Sábado, 10 de Dezembro de 2016

MANIFESTAÇÃO

MS tem escola de 1,6 mil alunos ocupada
contra proposta de teto de gastos

Estudantes disseram que ocupação acontece por tempo indeterminado

18 OUT 2016Por RODOLFO CÉSAR19h:30

A primeira escola de Mato Grosso do Sul a participar do movimento estudantil de ocupação de unidades de ensino contra a aprovação da Proposta de Emenda Constitucional (PEC) que cria teto para os gastos públicos fica no distrito de Itamarati, município de Ponta Porã.
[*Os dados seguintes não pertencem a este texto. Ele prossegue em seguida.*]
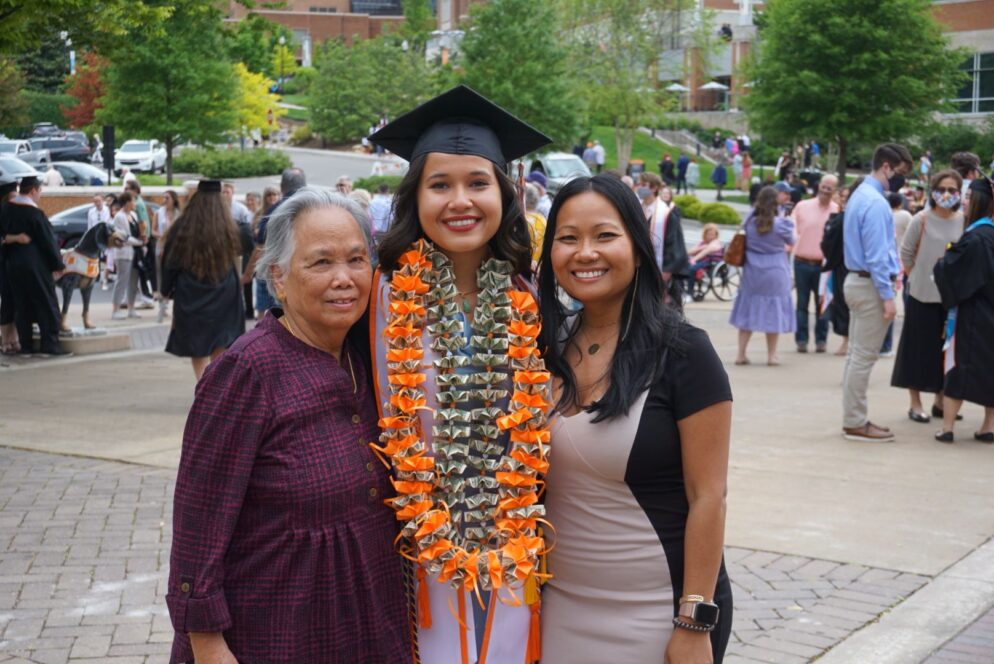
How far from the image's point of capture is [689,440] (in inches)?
116

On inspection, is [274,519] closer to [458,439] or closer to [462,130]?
[458,439]

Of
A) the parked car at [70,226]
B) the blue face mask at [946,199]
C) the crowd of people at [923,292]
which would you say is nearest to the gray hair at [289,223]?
the crowd of people at [923,292]

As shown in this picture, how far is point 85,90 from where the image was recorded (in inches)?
1884

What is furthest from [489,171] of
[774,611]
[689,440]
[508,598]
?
[774,611]

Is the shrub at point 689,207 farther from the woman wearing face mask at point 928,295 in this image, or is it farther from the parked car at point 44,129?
the parked car at point 44,129

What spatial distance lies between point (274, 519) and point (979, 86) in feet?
179

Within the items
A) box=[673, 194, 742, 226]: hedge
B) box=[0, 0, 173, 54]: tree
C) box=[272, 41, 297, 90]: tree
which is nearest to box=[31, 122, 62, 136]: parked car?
box=[272, 41, 297, 90]: tree

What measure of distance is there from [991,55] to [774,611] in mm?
51654

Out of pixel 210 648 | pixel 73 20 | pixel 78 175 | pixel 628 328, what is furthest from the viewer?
pixel 78 175

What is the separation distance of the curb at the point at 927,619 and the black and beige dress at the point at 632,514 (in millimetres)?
2354

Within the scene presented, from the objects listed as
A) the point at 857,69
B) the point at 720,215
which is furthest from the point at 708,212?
the point at 857,69

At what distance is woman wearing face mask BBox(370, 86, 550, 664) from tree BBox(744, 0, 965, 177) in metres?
38.7

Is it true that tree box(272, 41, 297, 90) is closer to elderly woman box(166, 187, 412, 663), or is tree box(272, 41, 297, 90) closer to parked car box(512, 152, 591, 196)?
parked car box(512, 152, 591, 196)

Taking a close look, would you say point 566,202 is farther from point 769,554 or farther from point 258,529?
point 769,554
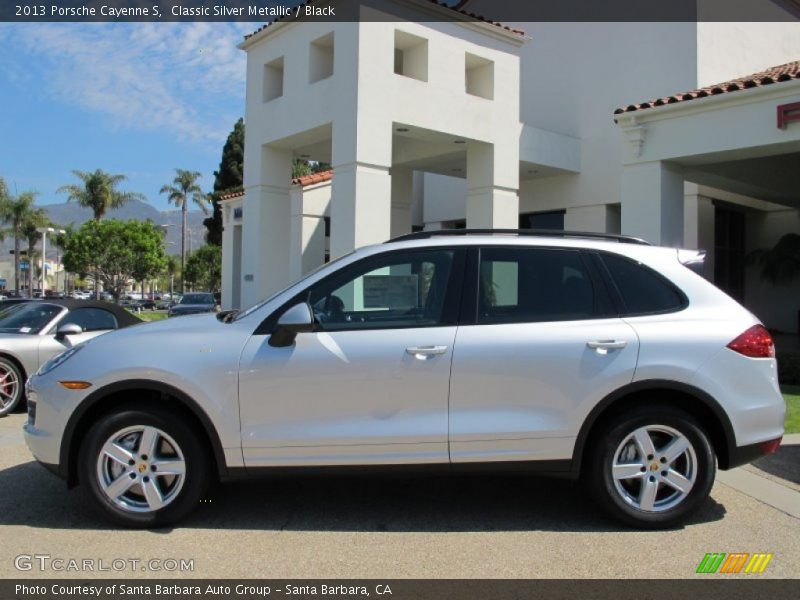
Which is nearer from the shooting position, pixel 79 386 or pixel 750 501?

Em torno de 120 alunos fecharam a escola por volta das 6h de hoje e o movimento segue por tempo indeterminado. Os estudantes conseguiram apoio do Movimento dos Sem Terra (MST) e de comerciantes locais para receberem verduras e outros alimentos enquanto ocuparem o local. Agora à noite, pelo menos 30 adolescentes permanecerão na unidade.

A organização foi feita por jovens do 3º ano do ensino médio e houve comunicado ao grêmio estudantil sobre o protesto. "É a primeira vez que isso acontece aqui no assentamento. Achávamos que não teríamos apoio, mas foi o contrário", comentou Alana Penteado, 16 anos, que faz parte da ocupação.

Alunos receberam doação de alimentos de comerciantes e do MST. Foto: Divulgação

Para tentar dar amplitude ao protesto, o próprio grupo encaminhou o ato para um ranking que vem sendo feito das escolas que foram ocupadas. Em vários estados, estudantes realizaram o mesmo protesto hoje. Há registros em Minas Gerais, Paraná, São Paulo, Rio Grande do Sul, Rio Grande do Norte e Alagoas, em um total de 603 escolas.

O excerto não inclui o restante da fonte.